::: PASSAGE SHOWN
HOT SPRINGS, Ark. – Water rates, water capacity, voter rights and city planning are in conflict in Hot Springs, and the city is drawing a line in the sand.
The City of Hot Springs announced Thursday that it would cease any new water connections if the effort to enact a voter referendum on water rates continues.
The board passed a rate increase at its Nov. 15 meeting of a $4 rate increase for residential water service in 2023 of $2 in January and $2 in November. The increase would fund a bond issue to improve the city’s water supply infrastructure.
When the board presented this plan, opposition was voiced during public comments. One opponent said a referendum initiative might occur if the board passed the increase, city leaders claim signatures are currently being gathered for a referendum.
Mayor Pat McCabe said a referendum would lead to a delay that would put bond funding and the project into question.
“We don’t know where interest rates are going to be…in September of next year. We can only imagine that construction costs will continue to go up, so that is going to add to the total project cost which is going to add to the total cost of the end user,” McCabe said.
City Manager Bill Burrough expressed similar concerns about the risk created by a referendum.
“When we think about that, we are at risk. We have overextended ourselves, but we took that risk because we knew we had a new plant coming,” Burrough said. “We now have a referendum in front of us. Signatures are being gathered to stop that $2 rate increase, which will be $4 over the next year.”
The city board passed a $100 million water infrastructure expansion plan in June 2020 to add capacity, including a new water plant. The bond issue passed at that time was expected to cover the expansion, but costs unexpectedly rose during the coronavirus pandemic and inflation issues which mandated the Nov. 15 increase, officials said.
::::::
::: DATA SUPPLIED
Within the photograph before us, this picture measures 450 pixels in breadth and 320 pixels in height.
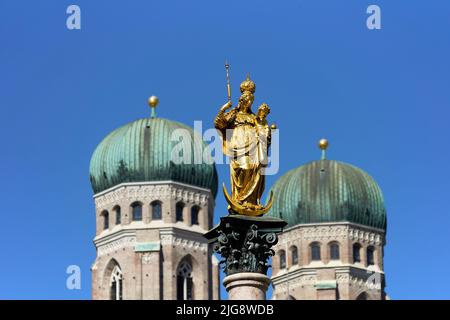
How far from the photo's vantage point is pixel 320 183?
381ft

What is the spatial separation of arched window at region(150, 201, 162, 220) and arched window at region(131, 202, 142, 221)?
811mm

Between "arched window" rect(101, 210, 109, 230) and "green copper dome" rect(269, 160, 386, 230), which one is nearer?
"arched window" rect(101, 210, 109, 230)

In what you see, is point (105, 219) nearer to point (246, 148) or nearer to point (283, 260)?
point (283, 260)

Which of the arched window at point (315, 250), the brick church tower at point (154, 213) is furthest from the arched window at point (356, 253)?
the brick church tower at point (154, 213)

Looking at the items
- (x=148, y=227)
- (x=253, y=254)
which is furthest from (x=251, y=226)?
(x=148, y=227)

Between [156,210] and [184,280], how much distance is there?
15.5 ft

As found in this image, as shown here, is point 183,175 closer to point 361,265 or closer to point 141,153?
point 141,153

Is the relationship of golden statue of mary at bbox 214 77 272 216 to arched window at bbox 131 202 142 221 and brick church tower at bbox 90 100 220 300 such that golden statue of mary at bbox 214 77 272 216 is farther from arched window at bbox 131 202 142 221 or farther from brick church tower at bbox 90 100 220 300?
arched window at bbox 131 202 142 221

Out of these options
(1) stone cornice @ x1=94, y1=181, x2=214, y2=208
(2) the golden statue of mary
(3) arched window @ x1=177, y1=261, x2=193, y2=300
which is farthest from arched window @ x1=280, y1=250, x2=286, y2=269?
(2) the golden statue of mary

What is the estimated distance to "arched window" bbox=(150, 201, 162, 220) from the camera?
357ft

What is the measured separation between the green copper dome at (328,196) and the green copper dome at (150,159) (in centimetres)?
645
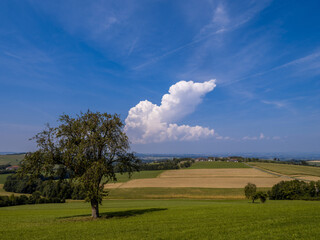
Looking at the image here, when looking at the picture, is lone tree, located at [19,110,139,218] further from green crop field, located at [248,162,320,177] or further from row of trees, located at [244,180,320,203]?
Result: green crop field, located at [248,162,320,177]

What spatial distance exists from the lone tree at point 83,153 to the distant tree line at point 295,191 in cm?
6298

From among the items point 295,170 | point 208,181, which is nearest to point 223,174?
point 208,181

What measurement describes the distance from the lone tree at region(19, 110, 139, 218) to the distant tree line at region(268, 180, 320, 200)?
6298 centimetres

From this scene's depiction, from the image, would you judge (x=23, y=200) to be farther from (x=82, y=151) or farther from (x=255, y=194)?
(x=255, y=194)

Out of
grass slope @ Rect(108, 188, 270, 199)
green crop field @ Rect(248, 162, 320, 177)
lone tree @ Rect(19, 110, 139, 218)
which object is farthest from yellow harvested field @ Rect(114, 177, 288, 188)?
lone tree @ Rect(19, 110, 139, 218)

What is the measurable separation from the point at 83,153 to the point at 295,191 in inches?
2760

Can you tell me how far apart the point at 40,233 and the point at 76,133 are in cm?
1078

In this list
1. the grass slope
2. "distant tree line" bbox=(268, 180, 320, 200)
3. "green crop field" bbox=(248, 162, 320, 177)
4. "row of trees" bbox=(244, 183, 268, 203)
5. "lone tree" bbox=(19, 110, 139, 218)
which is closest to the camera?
"lone tree" bbox=(19, 110, 139, 218)

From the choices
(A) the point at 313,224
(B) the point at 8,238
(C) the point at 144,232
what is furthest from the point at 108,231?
(A) the point at 313,224

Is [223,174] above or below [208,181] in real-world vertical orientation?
above

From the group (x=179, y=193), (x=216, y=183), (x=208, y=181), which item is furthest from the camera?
(x=208, y=181)

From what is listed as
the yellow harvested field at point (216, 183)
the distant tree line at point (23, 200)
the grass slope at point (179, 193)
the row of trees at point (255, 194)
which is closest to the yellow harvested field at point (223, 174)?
the yellow harvested field at point (216, 183)

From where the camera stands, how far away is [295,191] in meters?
68.3

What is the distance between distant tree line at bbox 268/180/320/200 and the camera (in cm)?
6581
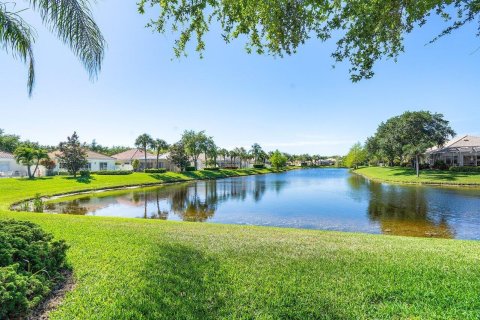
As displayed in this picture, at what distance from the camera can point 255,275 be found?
473 cm

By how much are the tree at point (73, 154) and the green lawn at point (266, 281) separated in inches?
1564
::::::
WHAT NEEDS TO BE DONE: Duplicate the Hot Springs water rates article from "The City of" to "for a referendum.".

OUTPUT FOR THIS EXERCISE:
The City of Hot Springs announced Thursday that it would cease any new water connections if the effort to enact a voter referendum on water rates continues.
The board passed a rate increase at its Nov. 15 meeting of a $4 rate increase for residential water service in 2023 of $2 in January and $2 in November. The increase would fund a bond issue to improve the city’s water supply infrastructure.
When the board presented this plan, opposition was voiced during public comments. One opponent said a referendum initiative might occur if the board passed the increase, city leaders claim signatures are currently being gathered for a referendum.